_Text:_
↓↓↓
Good list building affects all aspects of business, including the funnel and pipeline. Collecting the names, titles, emails, phone numbers, and social data, creates that holistic record. However, building a quality, accurate, and targeted list requires planning.
The best way to build targeted lists that are holistic, clean and complete is to establish a list building methodology. List generation is an ongoing strategy because data is ever changing. Therefore, it’s not a one-time event.
Get all of your key stakeholders together thinking about your list goals and process before you go out and start building it. Stakeholders include your team as well as other teams impacted by your list building efforts. Include those who have built successful lists before, such as your list vendor or high level salespeople, to weigh in and provide insight. Make sure you’re on the same page about why you’re creating the list, including your goals. Know what you’re going to do with the list once it’s built. Determine the plan and big picture before you dive in.
Part of your methodology includes data standardization. This sets the standard for how your data is organized in your lists. For example, will your contact’s title be organized as VP of Marketing or VP, Marketing? This may seems like the same title, but to a CRM, it’s two different formats, and therefore, two different titles. Another example is California versus CA. A CRM does not recognize this as the same location. Therefore, before you get your list, and before you move it into your CRM or marketing automation for your outreach and campaign creation, you’ve got to have a plan for standardizing it.
Your list building strategy should also include your CRM from the start. These cannot be independent. As you are gathering and using the data, plan to push it into your system. Keep the two connected as much as possible.
↑↑↑
_Extracted data:_
↓↓↓
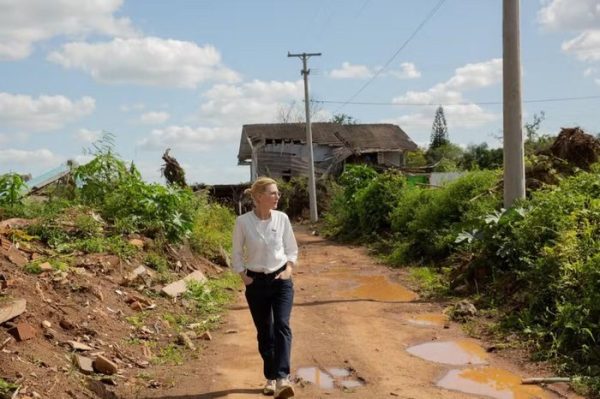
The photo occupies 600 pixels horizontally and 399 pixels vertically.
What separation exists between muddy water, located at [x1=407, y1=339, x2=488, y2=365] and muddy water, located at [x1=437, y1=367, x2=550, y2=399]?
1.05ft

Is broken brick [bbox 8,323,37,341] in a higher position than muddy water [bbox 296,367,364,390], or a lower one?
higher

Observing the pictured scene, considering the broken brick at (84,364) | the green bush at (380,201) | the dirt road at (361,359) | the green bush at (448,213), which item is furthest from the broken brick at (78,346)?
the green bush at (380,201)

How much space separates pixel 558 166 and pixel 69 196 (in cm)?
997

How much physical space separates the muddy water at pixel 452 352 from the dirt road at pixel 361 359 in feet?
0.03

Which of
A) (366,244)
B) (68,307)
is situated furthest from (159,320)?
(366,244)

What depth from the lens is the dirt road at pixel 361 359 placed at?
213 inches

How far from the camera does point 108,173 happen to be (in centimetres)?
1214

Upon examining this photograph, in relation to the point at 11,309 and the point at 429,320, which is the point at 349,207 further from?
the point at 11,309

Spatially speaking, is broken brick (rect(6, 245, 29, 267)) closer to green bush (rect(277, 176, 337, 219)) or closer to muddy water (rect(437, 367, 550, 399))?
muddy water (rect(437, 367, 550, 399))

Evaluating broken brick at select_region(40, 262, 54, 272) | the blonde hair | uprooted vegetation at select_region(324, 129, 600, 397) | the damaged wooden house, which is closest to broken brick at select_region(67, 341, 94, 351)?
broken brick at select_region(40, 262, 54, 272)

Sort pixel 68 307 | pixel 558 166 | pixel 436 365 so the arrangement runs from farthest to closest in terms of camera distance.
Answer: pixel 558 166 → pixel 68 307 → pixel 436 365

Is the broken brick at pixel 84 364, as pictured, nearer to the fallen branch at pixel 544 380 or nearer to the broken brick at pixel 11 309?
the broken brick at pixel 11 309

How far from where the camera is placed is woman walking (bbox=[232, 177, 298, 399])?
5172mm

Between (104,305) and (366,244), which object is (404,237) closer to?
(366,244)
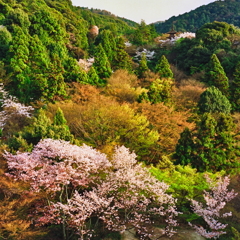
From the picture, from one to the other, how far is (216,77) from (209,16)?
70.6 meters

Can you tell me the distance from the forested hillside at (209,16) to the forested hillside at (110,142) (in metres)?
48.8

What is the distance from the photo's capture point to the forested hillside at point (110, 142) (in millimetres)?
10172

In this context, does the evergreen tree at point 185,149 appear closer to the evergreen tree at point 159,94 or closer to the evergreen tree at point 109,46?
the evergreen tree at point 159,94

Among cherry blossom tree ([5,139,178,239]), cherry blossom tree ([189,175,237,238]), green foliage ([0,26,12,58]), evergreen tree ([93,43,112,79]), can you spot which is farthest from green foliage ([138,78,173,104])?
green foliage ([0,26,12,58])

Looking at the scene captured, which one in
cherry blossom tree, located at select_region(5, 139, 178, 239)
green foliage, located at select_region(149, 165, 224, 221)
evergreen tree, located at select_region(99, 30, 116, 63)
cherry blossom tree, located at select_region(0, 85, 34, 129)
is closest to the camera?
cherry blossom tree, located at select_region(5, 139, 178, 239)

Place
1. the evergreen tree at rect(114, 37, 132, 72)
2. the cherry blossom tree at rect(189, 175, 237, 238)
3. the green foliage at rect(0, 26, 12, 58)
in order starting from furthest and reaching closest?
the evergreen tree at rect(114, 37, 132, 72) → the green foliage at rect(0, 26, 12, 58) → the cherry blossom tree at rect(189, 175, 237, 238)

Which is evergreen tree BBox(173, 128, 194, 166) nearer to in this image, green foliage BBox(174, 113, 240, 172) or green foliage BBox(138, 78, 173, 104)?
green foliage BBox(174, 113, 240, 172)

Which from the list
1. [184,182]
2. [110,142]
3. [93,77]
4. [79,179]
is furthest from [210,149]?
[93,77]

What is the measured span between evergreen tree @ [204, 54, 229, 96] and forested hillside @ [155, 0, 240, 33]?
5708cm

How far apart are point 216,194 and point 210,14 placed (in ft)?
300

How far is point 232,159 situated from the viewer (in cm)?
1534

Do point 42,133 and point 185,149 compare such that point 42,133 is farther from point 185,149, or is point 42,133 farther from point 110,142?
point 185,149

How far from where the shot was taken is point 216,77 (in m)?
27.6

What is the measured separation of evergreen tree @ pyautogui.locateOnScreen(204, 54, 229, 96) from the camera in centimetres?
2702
↑↑↑
_Prompt 1:_
Answer these questions about the text on list building:
(a) According to the text, why is list generation an ongoing strategy?
(b) What two formats for a contact's title does the text give as an example?
(c) Which people who have built successful lists before does the text name as examples?
_Prompt 2:_
Extend the text on list building, picking up after its final sentence.

_Exercise result 1:_
(a) Because data is ever changing.
(b) VP of Marketing and VP, Marketing.
(c) The list vendor and high-level salespeople.

_Exercise result 2:_
Not only is it important to have your CRM, such as Salesforce, full of your new list data for outreach and tracking purposes, but it’s also important to check against existing contacts. If you’re buying a list and half of those contacts are already in Salesforce, you’re wasting your money on the list. This is considered a duplicate. A strong list vendor and/or integration with your CRM will detect the duplicate, and give you the option to view both records — old and new — side by side. Then, you can merge the existing record and new record resulting in a single, updated record. No longer are you paying for the same contact data twice.
Take these strategies with you on your next marketing journey, and the future of list building will be bright.
Amanda Nelson is Director of Marketing at RingLead where she leads the content marketing strategy and execution. She has spent the last three years in content marketing and community management at salesforce.com and Radian6, and has a background in account management for interactive and full service advertising agencies. Follow her on Twitter at @amandalnelson.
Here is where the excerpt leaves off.